Dan Ives, managing director at Wedbush Securities, characterized the earnings week as a decisive moment where tech leaders reaffirmed their AI commitments. His dismissive comparison of DeepSeek to discount retailer Temu suggests he views the Chinese model as a lower-quality alternative that won’t fundamentally alter the competitive landscape.
Already, our AI business has surpassed an annual revenue run rate of $13 billion, up 175% year-over-year.
Microsoft CEO Satya Nadella revealed this figure during the company’s FY 2025 Q2 earnings call, demonstrating that massive AI infrastructure investments are already generating substantial revenue returns. This 175% growth rate provides concrete justification for Microsoft’s planned $80 billion spending on AI data centers.

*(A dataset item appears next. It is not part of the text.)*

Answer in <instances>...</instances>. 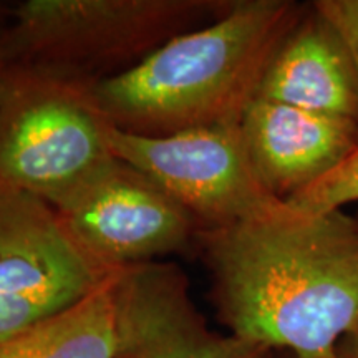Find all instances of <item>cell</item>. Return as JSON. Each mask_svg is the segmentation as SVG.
<instances>
[{"mask_svg": "<svg viewBox=\"0 0 358 358\" xmlns=\"http://www.w3.org/2000/svg\"><path fill=\"white\" fill-rule=\"evenodd\" d=\"M227 334L295 358H330L358 327V219L343 211L199 231Z\"/></svg>", "mask_w": 358, "mask_h": 358, "instance_id": "1", "label": "cell"}, {"mask_svg": "<svg viewBox=\"0 0 358 358\" xmlns=\"http://www.w3.org/2000/svg\"><path fill=\"white\" fill-rule=\"evenodd\" d=\"M303 10L290 0L229 2L214 20L168 40L90 92L111 127L143 136L241 123Z\"/></svg>", "mask_w": 358, "mask_h": 358, "instance_id": "2", "label": "cell"}, {"mask_svg": "<svg viewBox=\"0 0 358 358\" xmlns=\"http://www.w3.org/2000/svg\"><path fill=\"white\" fill-rule=\"evenodd\" d=\"M213 0H27L0 47L7 69L95 85L226 10Z\"/></svg>", "mask_w": 358, "mask_h": 358, "instance_id": "3", "label": "cell"}, {"mask_svg": "<svg viewBox=\"0 0 358 358\" xmlns=\"http://www.w3.org/2000/svg\"><path fill=\"white\" fill-rule=\"evenodd\" d=\"M88 85L7 69L0 95V182L52 208L116 159Z\"/></svg>", "mask_w": 358, "mask_h": 358, "instance_id": "4", "label": "cell"}, {"mask_svg": "<svg viewBox=\"0 0 358 358\" xmlns=\"http://www.w3.org/2000/svg\"><path fill=\"white\" fill-rule=\"evenodd\" d=\"M115 158L138 169L178 201L203 229L272 217L290 206L261 185L241 123L143 136L108 127Z\"/></svg>", "mask_w": 358, "mask_h": 358, "instance_id": "5", "label": "cell"}, {"mask_svg": "<svg viewBox=\"0 0 358 358\" xmlns=\"http://www.w3.org/2000/svg\"><path fill=\"white\" fill-rule=\"evenodd\" d=\"M115 272L75 244L50 204L0 182V343L77 306Z\"/></svg>", "mask_w": 358, "mask_h": 358, "instance_id": "6", "label": "cell"}, {"mask_svg": "<svg viewBox=\"0 0 358 358\" xmlns=\"http://www.w3.org/2000/svg\"><path fill=\"white\" fill-rule=\"evenodd\" d=\"M53 209L75 244L113 272L181 250L201 231L178 201L118 158Z\"/></svg>", "mask_w": 358, "mask_h": 358, "instance_id": "7", "label": "cell"}, {"mask_svg": "<svg viewBox=\"0 0 358 358\" xmlns=\"http://www.w3.org/2000/svg\"><path fill=\"white\" fill-rule=\"evenodd\" d=\"M113 302V358H268L266 348L209 329L174 264L116 271Z\"/></svg>", "mask_w": 358, "mask_h": 358, "instance_id": "8", "label": "cell"}, {"mask_svg": "<svg viewBox=\"0 0 358 358\" xmlns=\"http://www.w3.org/2000/svg\"><path fill=\"white\" fill-rule=\"evenodd\" d=\"M241 133L257 179L284 203L334 171L358 146L355 120L262 98L245 108Z\"/></svg>", "mask_w": 358, "mask_h": 358, "instance_id": "9", "label": "cell"}, {"mask_svg": "<svg viewBox=\"0 0 358 358\" xmlns=\"http://www.w3.org/2000/svg\"><path fill=\"white\" fill-rule=\"evenodd\" d=\"M256 98L358 123L355 58L313 3L271 58Z\"/></svg>", "mask_w": 358, "mask_h": 358, "instance_id": "10", "label": "cell"}, {"mask_svg": "<svg viewBox=\"0 0 358 358\" xmlns=\"http://www.w3.org/2000/svg\"><path fill=\"white\" fill-rule=\"evenodd\" d=\"M115 274L77 306L0 343V358H113Z\"/></svg>", "mask_w": 358, "mask_h": 358, "instance_id": "11", "label": "cell"}, {"mask_svg": "<svg viewBox=\"0 0 358 358\" xmlns=\"http://www.w3.org/2000/svg\"><path fill=\"white\" fill-rule=\"evenodd\" d=\"M295 211L325 214L358 203V146L320 181L285 201Z\"/></svg>", "mask_w": 358, "mask_h": 358, "instance_id": "12", "label": "cell"}, {"mask_svg": "<svg viewBox=\"0 0 358 358\" xmlns=\"http://www.w3.org/2000/svg\"><path fill=\"white\" fill-rule=\"evenodd\" d=\"M313 7L338 30L358 69V0H317Z\"/></svg>", "mask_w": 358, "mask_h": 358, "instance_id": "13", "label": "cell"}, {"mask_svg": "<svg viewBox=\"0 0 358 358\" xmlns=\"http://www.w3.org/2000/svg\"><path fill=\"white\" fill-rule=\"evenodd\" d=\"M330 358H358V327L340 340Z\"/></svg>", "mask_w": 358, "mask_h": 358, "instance_id": "14", "label": "cell"}, {"mask_svg": "<svg viewBox=\"0 0 358 358\" xmlns=\"http://www.w3.org/2000/svg\"><path fill=\"white\" fill-rule=\"evenodd\" d=\"M2 30H0V38H2ZM6 75H7V64H6V58H3L2 47H0V95H2L3 82H6Z\"/></svg>", "mask_w": 358, "mask_h": 358, "instance_id": "15", "label": "cell"}]
</instances>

If anything, some of the recent news has only strengthened our conviction that this is the right thing for us to be focused on.
Meta CEO Mark Zuckerberg made this statement in direct reference to DeepSeek’s emergence, suggesting that rather than causing concern, the Chinese company’s low-cost model has reinforced Meta’s belief in pursuing open-source AI development and establishing American leadership in the space.

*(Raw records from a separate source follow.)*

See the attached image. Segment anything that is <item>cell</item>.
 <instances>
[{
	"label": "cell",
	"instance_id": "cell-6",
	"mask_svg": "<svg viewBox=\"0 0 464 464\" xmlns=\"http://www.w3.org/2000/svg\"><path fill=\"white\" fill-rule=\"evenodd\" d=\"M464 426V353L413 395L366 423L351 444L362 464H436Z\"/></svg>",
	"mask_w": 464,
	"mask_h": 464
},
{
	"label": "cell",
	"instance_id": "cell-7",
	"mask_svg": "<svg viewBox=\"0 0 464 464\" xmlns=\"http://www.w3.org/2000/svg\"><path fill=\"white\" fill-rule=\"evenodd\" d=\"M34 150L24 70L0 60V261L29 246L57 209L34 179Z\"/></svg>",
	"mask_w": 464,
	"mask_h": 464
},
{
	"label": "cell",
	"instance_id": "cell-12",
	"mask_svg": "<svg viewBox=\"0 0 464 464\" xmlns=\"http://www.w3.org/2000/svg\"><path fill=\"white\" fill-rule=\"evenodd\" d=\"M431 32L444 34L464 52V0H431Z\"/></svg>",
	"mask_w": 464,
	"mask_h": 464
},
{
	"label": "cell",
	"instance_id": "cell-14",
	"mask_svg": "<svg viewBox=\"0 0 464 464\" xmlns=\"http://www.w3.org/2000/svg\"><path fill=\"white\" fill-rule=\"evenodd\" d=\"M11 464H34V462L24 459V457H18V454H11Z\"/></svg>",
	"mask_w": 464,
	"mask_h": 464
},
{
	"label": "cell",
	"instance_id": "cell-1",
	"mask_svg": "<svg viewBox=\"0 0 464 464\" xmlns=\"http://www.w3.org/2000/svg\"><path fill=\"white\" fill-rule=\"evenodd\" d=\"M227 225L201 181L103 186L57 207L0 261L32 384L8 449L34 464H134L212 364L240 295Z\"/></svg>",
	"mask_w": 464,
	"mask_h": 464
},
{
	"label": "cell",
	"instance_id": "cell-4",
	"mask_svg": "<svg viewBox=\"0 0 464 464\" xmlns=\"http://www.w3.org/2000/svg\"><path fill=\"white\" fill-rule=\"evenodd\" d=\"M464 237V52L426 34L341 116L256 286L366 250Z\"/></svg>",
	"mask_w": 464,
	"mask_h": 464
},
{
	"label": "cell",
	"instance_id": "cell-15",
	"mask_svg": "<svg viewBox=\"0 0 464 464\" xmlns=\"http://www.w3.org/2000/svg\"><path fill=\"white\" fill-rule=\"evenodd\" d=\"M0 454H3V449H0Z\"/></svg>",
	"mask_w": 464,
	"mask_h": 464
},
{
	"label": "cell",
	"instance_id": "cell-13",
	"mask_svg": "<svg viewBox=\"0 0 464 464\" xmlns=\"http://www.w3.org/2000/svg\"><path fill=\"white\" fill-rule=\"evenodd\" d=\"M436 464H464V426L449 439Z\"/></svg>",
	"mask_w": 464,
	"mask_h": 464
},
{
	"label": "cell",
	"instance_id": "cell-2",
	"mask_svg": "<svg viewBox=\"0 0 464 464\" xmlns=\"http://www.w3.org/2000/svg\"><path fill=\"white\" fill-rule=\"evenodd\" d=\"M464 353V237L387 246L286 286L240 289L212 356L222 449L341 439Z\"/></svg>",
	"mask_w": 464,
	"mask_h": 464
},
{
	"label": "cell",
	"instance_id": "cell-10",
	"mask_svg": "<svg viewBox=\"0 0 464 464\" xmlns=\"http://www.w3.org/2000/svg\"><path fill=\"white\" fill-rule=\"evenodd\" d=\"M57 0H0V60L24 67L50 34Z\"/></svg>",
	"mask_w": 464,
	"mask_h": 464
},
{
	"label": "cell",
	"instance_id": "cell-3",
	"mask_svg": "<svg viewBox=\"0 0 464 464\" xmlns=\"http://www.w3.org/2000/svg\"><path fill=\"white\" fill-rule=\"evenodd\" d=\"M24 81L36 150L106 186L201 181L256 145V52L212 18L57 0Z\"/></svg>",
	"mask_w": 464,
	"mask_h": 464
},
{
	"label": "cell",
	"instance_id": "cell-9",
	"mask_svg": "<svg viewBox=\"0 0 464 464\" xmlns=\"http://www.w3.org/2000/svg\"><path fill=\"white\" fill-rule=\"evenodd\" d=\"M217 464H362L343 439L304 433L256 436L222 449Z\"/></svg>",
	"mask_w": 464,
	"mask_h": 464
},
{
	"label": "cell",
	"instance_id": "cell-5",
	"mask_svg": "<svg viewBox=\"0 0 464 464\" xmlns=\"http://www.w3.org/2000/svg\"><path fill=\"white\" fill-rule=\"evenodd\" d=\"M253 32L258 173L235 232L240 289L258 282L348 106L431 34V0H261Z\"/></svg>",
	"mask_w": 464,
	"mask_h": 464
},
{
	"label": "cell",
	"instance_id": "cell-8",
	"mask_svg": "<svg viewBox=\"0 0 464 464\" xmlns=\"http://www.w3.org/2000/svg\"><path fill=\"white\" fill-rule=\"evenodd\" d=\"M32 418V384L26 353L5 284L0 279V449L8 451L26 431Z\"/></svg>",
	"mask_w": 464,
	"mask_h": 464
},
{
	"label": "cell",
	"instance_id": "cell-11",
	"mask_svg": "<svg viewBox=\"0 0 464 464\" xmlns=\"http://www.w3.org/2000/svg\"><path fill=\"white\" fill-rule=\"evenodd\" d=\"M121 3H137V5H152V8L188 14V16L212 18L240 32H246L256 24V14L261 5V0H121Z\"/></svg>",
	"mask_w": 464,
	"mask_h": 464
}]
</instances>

From a CapEx point of view, we’ve always taken a very prudent, deliberative approach to our expenditure.
Apple CEO Tim Cook defended the company’s more cautious AI investment strategy, which has been criticized for launching Apple Intelligence later than competitors. This measured approach inadvertently protected Apple’s stock from the volatility other tech giants experienced following DeepSeek’s announcement.
Our Take
The tech industry’s unified response to DeepSeek reveals a sophisticated strategic calculation: these companies are reframing a potential threat as a market expansion opportunity. Rather than acknowledging that cheaper models might reduce infrastructure needs, executives are arguing that accessibility will drive exponential demand growth. This narrative serves multiple purposes—it reassures investors, justifies continued spending, and positions American companies as premium providers in an expanding market. However, the real test will come in 12-18 months when we see whether DeepSeek-style efficiency gains become industry standard or remain an outlier. Microsoft’s admission of capacity constraints is particularly telling, suggesting current demand may indeed justify the spending spree. The geopolitical subtext—Zuckerberg’s emphasis on “American standards” for open-source AI—also signals that this arms race has national security dimensions beyond pure business competition.
Why This Matters
This coordinated response from Big Tech represents a critical inflection point in the AI industry’s development trajectory. Despite DeepSeek demonstrating that effective AI models can potentially be built at a fraction of current costs, the world’s largest technology companies are signaling their belief that infrastructure investment remains essential for competitive advantage. This has significant implications for the semiconductor industry, data center operators, and energy providers who supply this ecosystem.
The unwavering commitment to AI spending—totaling well over $140 billion from just Microsoft and Meta alone—suggests these companies view AI as an existential competitive battleground rather than an optional technology upgrade. For businesses and workers, this means AI integration will accelerate across industries regardless of cost efficiencies, potentially disrupting traditional business models faster than anticipated. The framing of cheaper models as demand drivers rather than spending reducers also reveals how tech giants plan to maintain profit margins: by expanding the total addressable market rather than competing solely on price. This “AI arms race” mentality could reshape global technology leadership for decades.